Chams, a Nigeria-based identity and payments infrastructure group, recorded ₦429.4 million profit after tax for the three months ended March 31, 2026. Revenue for the quarter was ₦4.2 billion, up from ₦3.87 billion a year earlier.
The revenue mix shows where the business is strongest. Data card products contributed ₦1.8 billion, which was the largest line item. Biometrics equipment, counting machines, and sorting hardware generated another ₦1.6 billion. These are mostly hardware and project sales, meaning revenue can be lumpy and tied to contracts.
Fintech-facing, more recurring lines were much smaller. Payment gateway fees contributed ₦1.6 million. BVN sales and maintenance brought in ₦1.9 million. Pension verification services, including “I’m Alive” and the Kegow product, generated a combined ₦23.5 million.

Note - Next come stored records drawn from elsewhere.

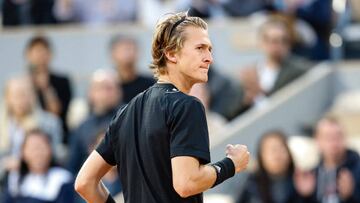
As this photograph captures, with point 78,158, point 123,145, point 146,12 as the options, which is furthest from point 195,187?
point 146,12

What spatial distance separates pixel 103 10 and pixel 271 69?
8.47 feet

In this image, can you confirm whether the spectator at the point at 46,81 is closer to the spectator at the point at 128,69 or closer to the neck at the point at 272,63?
the spectator at the point at 128,69

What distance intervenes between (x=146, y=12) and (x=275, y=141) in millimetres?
3682

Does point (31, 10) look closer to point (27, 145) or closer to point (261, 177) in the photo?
point (27, 145)

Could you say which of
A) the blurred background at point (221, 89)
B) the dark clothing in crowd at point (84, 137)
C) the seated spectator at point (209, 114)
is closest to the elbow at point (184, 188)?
the blurred background at point (221, 89)

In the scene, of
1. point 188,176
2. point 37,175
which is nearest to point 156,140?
point 188,176

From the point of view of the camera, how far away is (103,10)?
41.1 feet

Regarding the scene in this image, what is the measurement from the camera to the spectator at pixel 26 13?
12.8 m

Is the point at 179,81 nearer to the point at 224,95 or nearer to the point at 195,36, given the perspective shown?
the point at 195,36

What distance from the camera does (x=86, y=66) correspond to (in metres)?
12.4

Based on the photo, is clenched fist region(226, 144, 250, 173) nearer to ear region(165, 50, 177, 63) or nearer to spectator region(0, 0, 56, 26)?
ear region(165, 50, 177, 63)

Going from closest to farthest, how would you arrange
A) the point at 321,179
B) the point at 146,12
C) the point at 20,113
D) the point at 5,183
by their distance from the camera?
the point at 321,179, the point at 5,183, the point at 20,113, the point at 146,12

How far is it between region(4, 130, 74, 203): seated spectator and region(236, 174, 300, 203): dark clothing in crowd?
135cm

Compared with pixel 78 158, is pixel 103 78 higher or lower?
higher
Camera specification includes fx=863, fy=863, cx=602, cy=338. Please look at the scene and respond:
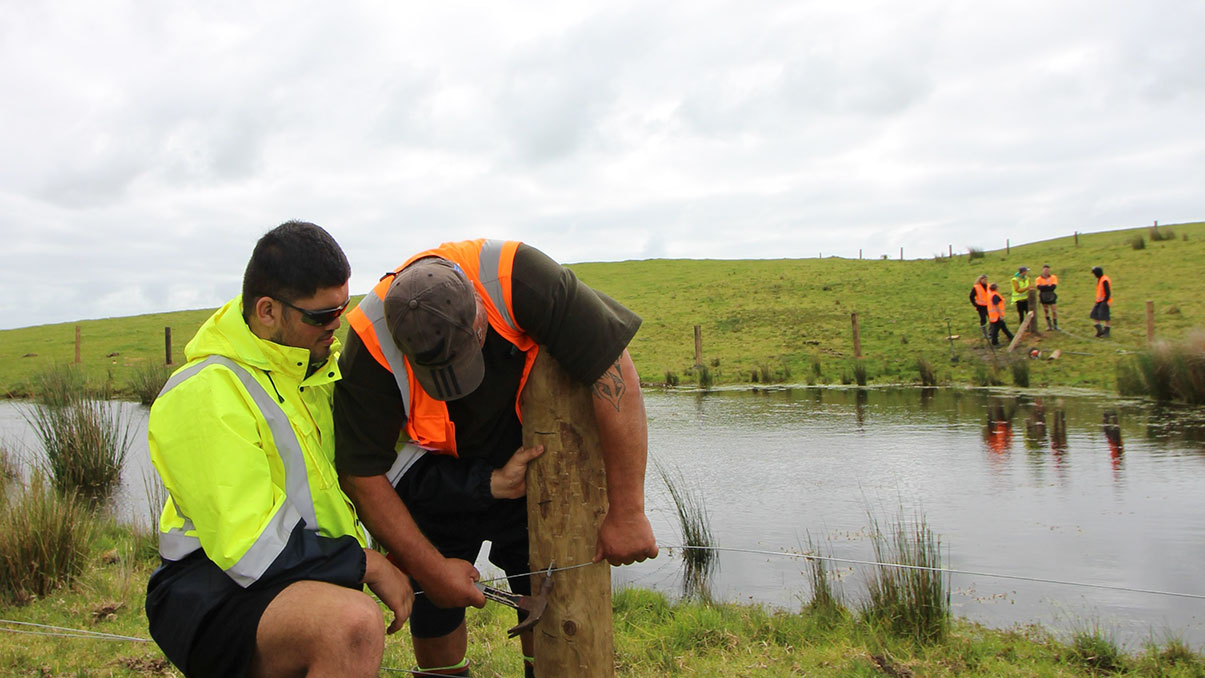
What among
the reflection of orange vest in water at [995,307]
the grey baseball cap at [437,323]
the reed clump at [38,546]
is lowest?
the reed clump at [38,546]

Costs moved in Chams’ favour. Cost of sales fell to ₦2.87 billion from ₦3.09 billion, while revenue rose, lifting gross profit to ₦1.33 billion from ₦775.5 million. Administrative expenses increased to ₦866.7 million from ₦542.5 million, driven largely by payroll costs.

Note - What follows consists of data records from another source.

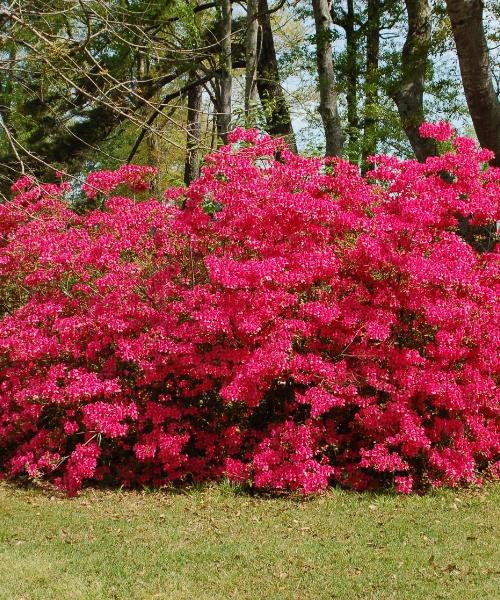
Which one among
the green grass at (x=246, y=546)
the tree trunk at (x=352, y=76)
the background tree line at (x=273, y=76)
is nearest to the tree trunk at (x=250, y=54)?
the background tree line at (x=273, y=76)

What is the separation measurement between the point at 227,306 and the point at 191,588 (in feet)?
8.43

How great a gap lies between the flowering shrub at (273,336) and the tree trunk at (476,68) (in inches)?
79.6

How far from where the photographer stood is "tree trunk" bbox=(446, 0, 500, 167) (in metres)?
8.65

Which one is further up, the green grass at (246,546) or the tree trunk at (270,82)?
the tree trunk at (270,82)

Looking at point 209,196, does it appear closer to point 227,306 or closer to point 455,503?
point 227,306

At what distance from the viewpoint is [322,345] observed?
6.49 m

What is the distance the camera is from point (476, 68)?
8977mm

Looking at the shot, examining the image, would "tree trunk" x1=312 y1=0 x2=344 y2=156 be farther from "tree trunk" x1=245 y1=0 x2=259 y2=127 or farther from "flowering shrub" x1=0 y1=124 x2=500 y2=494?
"flowering shrub" x1=0 y1=124 x2=500 y2=494

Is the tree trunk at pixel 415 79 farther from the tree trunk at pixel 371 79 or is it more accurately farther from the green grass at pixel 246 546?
the green grass at pixel 246 546

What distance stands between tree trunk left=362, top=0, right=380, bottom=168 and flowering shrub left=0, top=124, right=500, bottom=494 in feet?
28.5

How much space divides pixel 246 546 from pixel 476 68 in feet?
22.6

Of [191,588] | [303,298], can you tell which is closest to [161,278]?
[303,298]

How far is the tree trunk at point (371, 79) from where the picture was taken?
15.7 m

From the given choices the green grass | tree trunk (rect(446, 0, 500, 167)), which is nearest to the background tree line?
tree trunk (rect(446, 0, 500, 167))
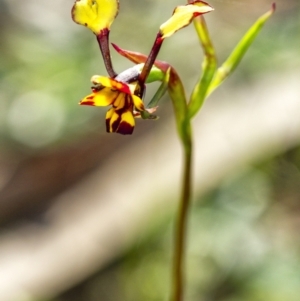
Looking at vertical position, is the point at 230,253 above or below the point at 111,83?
above

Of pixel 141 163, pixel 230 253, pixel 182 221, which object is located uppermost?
pixel 141 163

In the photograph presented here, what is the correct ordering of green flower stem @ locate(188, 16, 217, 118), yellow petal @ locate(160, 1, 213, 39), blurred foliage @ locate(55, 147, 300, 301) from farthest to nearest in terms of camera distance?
blurred foliage @ locate(55, 147, 300, 301), green flower stem @ locate(188, 16, 217, 118), yellow petal @ locate(160, 1, 213, 39)

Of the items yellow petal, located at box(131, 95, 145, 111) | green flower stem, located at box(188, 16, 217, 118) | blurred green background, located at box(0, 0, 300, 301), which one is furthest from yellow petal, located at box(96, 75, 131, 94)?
blurred green background, located at box(0, 0, 300, 301)

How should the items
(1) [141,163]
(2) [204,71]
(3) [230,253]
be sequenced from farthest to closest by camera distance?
(1) [141,163], (3) [230,253], (2) [204,71]

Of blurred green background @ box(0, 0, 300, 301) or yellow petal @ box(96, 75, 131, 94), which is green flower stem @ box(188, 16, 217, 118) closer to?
yellow petal @ box(96, 75, 131, 94)

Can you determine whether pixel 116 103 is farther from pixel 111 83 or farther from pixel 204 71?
pixel 204 71

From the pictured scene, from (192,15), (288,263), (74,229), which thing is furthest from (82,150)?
(192,15)

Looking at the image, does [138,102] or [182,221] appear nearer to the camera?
[138,102]

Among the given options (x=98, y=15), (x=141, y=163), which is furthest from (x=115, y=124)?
(x=141, y=163)
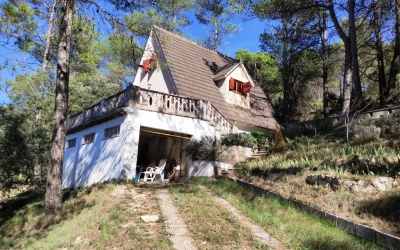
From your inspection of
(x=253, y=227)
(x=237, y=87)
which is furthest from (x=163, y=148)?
(x=253, y=227)

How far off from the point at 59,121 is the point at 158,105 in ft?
15.2

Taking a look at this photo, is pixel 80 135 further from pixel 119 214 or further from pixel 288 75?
pixel 288 75

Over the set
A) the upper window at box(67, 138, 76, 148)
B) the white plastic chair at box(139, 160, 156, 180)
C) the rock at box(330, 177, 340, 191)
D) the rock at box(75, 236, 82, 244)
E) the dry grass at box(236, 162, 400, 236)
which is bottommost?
the rock at box(75, 236, 82, 244)

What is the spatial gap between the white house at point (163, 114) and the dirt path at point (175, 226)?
→ 14.1 feet

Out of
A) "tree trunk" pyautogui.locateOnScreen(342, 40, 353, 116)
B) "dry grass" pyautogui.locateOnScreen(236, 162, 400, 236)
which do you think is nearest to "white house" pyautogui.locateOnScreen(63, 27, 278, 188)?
"tree trunk" pyautogui.locateOnScreen(342, 40, 353, 116)

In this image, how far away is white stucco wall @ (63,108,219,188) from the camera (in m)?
12.8

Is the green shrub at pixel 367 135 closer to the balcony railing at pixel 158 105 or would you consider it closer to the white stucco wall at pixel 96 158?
the balcony railing at pixel 158 105

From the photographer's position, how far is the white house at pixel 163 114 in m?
13.1

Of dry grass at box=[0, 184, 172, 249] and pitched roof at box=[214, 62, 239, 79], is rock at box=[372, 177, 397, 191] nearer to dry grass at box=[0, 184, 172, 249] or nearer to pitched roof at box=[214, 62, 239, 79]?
dry grass at box=[0, 184, 172, 249]

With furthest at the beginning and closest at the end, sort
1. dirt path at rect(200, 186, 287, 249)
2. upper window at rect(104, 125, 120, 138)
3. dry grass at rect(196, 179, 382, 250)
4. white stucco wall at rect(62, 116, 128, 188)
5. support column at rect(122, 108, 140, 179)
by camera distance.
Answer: upper window at rect(104, 125, 120, 138) < white stucco wall at rect(62, 116, 128, 188) < support column at rect(122, 108, 140, 179) < dirt path at rect(200, 186, 287, 249) < dry grass at rect(196, 179, 382, 250)

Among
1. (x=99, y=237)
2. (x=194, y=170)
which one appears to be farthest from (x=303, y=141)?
(x=99, y=237)

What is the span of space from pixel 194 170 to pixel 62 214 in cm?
549

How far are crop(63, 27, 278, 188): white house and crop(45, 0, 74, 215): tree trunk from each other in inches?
119

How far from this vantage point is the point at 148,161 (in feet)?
58.3
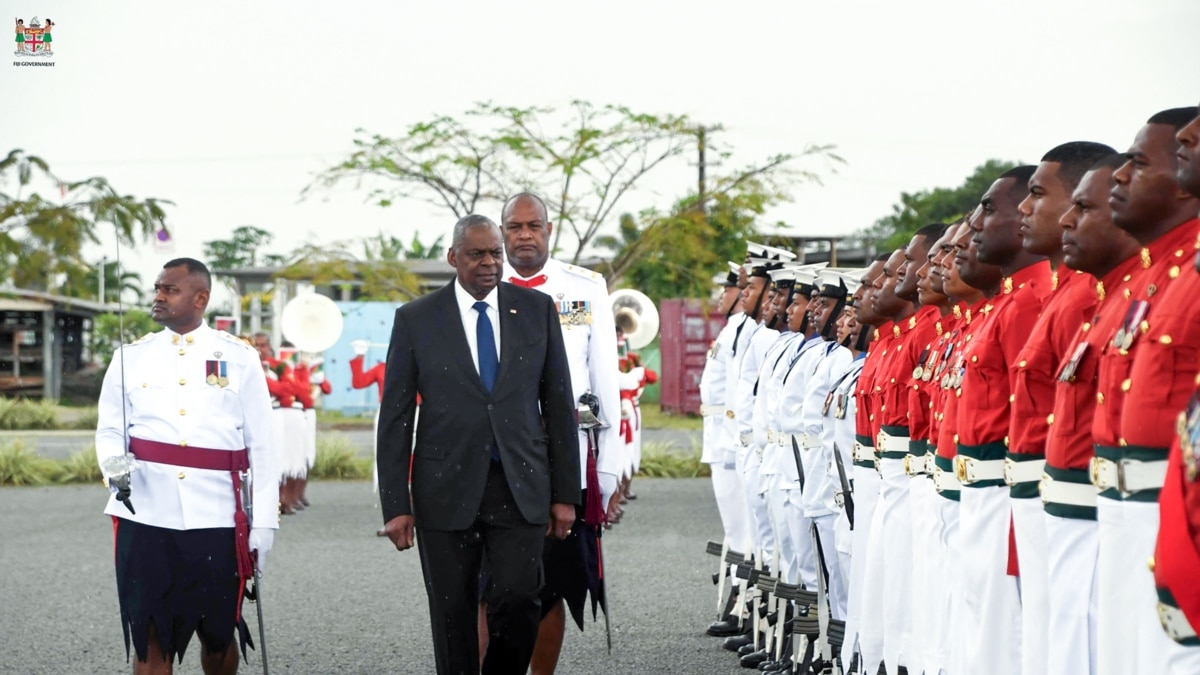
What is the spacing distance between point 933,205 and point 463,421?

Profit before tax was ₦522.8 million. Of total profit after tax, ₦324.5 million was attributable to owners of the parent company and ₦104.9 million went to non-controlling interests.
Chams is not a consumer brand, but it sits under widely used identity and payments systems in Nigeria. Results like this matter for operators and fintech partners because they signal how stable and profitable key infrastructure suppliers are.

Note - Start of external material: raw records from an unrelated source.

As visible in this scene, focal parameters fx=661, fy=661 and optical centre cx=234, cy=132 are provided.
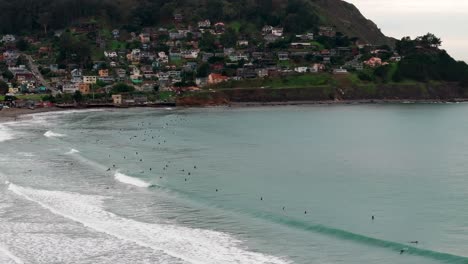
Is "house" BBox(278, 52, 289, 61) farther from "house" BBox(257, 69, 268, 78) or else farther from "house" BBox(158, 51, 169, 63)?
"house" BBox(158, 51, 169, 63)

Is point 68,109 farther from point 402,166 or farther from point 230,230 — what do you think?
point 230,230

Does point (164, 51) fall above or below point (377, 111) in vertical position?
above

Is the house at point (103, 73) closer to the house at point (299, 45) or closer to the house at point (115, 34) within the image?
the house at point (115, 34)

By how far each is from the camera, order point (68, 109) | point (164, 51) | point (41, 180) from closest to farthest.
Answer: point (41, 180), point (68, 109), point (164, 51)

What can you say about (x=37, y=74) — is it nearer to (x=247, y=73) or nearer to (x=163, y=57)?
(x=163, y=57)

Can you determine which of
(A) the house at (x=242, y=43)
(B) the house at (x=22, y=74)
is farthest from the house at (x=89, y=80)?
(A) the house at (x=242, y=43)

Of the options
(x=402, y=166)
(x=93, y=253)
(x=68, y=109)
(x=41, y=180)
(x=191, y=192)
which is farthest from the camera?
(x=68, y=109)

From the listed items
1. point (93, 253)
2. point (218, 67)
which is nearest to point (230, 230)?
point (93, 253)
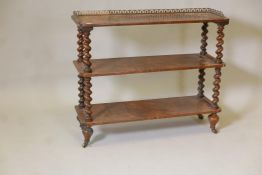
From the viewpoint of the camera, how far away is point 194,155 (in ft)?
10.5

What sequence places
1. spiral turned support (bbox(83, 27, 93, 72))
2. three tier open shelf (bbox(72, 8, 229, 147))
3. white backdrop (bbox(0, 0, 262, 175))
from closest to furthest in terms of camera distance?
spiral turned support (bbox(83, 27, 93, 72)) < three tier open shelf (bbox(72, 8, 229, 147)) < white backdrop (bbox(0, 0, 262, 175))

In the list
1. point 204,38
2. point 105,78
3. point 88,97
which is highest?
point 204,38

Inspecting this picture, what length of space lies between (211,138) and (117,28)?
118cm

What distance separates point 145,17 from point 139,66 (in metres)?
0.34

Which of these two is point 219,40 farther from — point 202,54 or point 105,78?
Answer: point 105,78

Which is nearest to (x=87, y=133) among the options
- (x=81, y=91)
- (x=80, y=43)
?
(x=81, y=91)

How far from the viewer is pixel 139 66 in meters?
3.31

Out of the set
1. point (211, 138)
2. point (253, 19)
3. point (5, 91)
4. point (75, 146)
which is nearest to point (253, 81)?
point (253, 19)

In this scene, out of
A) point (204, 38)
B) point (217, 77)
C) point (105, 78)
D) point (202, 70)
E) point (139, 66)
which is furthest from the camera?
point (105, 78)

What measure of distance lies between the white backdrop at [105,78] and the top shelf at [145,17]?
1.55 ft

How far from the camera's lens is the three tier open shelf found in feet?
10.4

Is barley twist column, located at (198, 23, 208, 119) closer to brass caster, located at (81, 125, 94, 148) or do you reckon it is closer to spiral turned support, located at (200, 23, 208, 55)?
spiral turned support, located at (200, 23, 208, 55)

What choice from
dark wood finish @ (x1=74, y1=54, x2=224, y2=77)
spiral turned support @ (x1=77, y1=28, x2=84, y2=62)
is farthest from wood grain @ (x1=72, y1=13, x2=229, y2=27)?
dark wood finish @ (x1=74, y1=54, x2=224, y2=77)

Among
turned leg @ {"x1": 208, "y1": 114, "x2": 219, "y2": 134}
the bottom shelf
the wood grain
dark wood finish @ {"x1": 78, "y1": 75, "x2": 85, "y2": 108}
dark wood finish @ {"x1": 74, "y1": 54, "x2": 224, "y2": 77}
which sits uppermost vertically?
the wood grain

The numbers also highlight a strategic tension. Chams’ “pipes” include payment and identity services, but its biggest revenue still comes from physical cards and biometrics hardware. Recurring revenue from payment gateways and verification services remains small, which can make earnings more sensitive to project cycles and procurement timelines.
If Chams grows its recurring fees, it could reduce that volatility. For now, this quarter shows margin improvement and cost control can still deliver strong profit growth, even without big fintech service revenue.